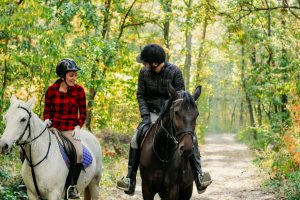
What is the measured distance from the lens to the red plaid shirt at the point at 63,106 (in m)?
7.02

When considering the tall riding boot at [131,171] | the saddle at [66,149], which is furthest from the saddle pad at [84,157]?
the tall riding boot at [131,171]

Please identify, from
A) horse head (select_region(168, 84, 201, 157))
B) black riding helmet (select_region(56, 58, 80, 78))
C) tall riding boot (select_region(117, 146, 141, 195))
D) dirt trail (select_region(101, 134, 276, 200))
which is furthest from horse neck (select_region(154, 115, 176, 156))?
dirt trail (select_region(101, 134, 276, 200))

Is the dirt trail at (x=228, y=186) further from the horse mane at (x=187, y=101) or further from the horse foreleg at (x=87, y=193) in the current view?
the horse mane at (x=187, y=101)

★ ★ ★ ★ ★ ★ ★

WHAT NEEDS TO BE DONE:
Rewrite the listing above with every "saddle pad" changed to "saddle blanket" and everything else unchanged. Leave the pictures out.

TASK SOLUTION:
What is the measured distance from the lens to the red plaid shirt at the point at 63,106 (in m)?
7.02

When considering the tall riding boot at [131,171] | the saddle at [66,149], which is furthest from the saddle blanket at [84,157]?
the tall riding boot at [131,171]

Please identify, from
A) horse head (select_region(168, 84, 201, 157))
B) black riding helmet (select_region(56, 58, 80, 78))
C) tall riding boot (select_region(117, 146, 141, 195))
D) dirt trail (select_region(101, 134, 276, 200))
which is furthest from horse neck (select_region(154, 115, 176, 156))?
dirt trail (select_region(101, 134, 276, 200))

Is the dirt trail at (x=228, y=186) further from the horse mane at (x=187, y=101) or further from the horse foreleg at (x=87, y=193) in the current view?
the horse mane at (x=187, y=101)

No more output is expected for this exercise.